As neuroscientist and author a Rick Hanson has written, "We continually look for negative information, over-react to it, and then quickly store these reactions in brain structure. For example, we learn faster from pain than from pleasure, and negative interactions have more impact on a relationship than positive ones. In effect, our brain is like Velcro for the bad but Teflon for the good."
Interesting. Remember that the media gets paid by advertisers, and they need people to read their shocking headlines. Media companies are banking on the way that we continually read negative information and over-react to it. It's a vicious circle. People read scary news so the media creates more of it.
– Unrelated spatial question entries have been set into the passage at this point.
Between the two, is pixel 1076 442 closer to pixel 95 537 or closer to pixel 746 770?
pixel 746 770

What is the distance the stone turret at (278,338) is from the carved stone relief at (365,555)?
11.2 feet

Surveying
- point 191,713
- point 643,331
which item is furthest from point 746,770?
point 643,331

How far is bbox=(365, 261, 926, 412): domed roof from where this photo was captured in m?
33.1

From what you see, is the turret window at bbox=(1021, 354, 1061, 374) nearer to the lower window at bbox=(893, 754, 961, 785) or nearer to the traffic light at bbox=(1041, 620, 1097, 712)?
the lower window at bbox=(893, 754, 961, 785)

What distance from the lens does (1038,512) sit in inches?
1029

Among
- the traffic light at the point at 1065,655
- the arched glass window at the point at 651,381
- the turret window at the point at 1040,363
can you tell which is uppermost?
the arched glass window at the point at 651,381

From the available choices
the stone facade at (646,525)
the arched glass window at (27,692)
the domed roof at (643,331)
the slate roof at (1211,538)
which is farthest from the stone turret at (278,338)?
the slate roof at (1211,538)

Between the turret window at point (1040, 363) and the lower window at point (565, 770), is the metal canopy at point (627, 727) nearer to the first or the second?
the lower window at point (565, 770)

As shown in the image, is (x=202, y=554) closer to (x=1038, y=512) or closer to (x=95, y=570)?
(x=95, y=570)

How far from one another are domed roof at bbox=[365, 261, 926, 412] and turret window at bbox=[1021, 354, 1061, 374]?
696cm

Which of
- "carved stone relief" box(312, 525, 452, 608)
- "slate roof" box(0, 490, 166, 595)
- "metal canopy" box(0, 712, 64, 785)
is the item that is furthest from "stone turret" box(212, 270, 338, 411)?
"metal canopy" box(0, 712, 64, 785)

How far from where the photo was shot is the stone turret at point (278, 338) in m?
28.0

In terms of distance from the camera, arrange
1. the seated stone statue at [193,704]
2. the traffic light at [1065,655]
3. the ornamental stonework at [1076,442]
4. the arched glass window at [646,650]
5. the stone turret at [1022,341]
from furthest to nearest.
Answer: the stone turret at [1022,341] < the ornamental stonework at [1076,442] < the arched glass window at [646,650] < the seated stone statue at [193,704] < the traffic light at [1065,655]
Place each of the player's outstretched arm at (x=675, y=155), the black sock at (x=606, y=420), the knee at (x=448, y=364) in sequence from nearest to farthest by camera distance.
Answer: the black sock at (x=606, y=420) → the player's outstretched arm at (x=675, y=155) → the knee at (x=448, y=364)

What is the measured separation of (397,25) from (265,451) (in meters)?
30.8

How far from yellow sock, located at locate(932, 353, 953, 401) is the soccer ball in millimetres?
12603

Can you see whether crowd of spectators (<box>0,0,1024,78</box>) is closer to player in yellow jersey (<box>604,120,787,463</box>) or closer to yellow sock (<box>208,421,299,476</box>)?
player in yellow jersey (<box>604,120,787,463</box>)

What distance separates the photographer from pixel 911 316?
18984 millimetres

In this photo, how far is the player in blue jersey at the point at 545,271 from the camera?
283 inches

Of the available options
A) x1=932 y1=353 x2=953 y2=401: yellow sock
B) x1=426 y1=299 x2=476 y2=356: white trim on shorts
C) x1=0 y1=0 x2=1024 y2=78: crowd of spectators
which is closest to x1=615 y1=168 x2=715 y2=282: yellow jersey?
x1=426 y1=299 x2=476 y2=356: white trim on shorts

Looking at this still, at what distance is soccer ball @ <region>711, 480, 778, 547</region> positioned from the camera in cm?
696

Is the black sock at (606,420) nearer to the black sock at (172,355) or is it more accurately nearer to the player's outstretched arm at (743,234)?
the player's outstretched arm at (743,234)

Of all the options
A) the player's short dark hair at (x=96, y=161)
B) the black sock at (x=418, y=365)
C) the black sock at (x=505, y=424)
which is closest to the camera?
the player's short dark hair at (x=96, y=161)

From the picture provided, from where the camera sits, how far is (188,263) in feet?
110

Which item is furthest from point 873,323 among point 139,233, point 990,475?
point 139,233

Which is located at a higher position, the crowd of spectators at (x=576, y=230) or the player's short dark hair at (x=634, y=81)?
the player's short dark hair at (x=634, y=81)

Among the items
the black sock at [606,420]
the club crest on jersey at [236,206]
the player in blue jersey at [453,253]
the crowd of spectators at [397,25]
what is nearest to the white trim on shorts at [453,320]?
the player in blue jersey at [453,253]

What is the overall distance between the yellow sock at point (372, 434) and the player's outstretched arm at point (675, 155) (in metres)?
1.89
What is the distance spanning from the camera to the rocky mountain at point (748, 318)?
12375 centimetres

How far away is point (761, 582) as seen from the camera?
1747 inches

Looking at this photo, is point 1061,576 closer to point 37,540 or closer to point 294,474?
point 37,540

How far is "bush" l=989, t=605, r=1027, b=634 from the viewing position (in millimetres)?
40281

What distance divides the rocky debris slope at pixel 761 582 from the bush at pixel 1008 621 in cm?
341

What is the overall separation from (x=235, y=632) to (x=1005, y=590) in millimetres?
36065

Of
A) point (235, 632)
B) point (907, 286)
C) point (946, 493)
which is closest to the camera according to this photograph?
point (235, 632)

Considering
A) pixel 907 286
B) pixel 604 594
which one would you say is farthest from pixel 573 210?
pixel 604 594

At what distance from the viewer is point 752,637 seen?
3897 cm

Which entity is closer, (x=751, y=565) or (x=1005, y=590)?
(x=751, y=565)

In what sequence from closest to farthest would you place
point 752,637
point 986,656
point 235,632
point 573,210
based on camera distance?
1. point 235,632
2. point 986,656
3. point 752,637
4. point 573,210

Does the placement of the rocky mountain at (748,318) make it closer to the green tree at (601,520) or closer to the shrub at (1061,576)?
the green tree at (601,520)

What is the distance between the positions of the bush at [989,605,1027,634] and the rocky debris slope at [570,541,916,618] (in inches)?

The financial news is no exception. Just glancing at Marketnews.com reveals these top headlines:
- Gross warns that a few more rate hikes could tip U.S. economy into recession
- Where to put your money now that the dollar is sinking
- The dark side of cruises: Since 2000, nearly 300 people have gone overboard
It's bad. We're tipping, sinking, and possibly going overboard. The result of today's 24-hour news cycle is that sensationalism and overblown stories reign supreme. Repeatedly consuming overblown news is scary, indeed.
News is Irrelevant
Out of the thousands of new stories that you've seen on TV, heard on the radio, or read over the past 12 months, name one that because you consumed it, helped you make a better decision affecting your life, career, or investment portfolio. For many, consuming news is irrelevant and not productive. Even worse, negative news could potentially scare you into selling a good long-term investment prematurely or frighten you from starting/sticking to an investment program at all.
We live in an age where information is abundant. We are connected and have powerful computing power at our fingertips that enable us to research pricing, find directions, and message our friends. Information is no longer a scarce commodity. Our attention is.
Focus on What's Important
At Runnymede, we focus on the data. Rather than be distracted by the noise of negative headlines, we abide by our research and data points that we've deemed important. In a nutshell, this means analyzing economic data and corporate earnings to guide us in measuring whether we are in a bull market or bear market.
Whether you read our blog to help inform you or pick your own important indicators, try not to react to the news. They say that news can be like a drug. As stories develop we crave to know more. If you want to be lost in the news of fear, then read the news. If you are looking for new solutions, then don't.
We're curious, have you consumed a new story in the past 12 months that helped you make a better decision affecting your life, career, or investment portfolio?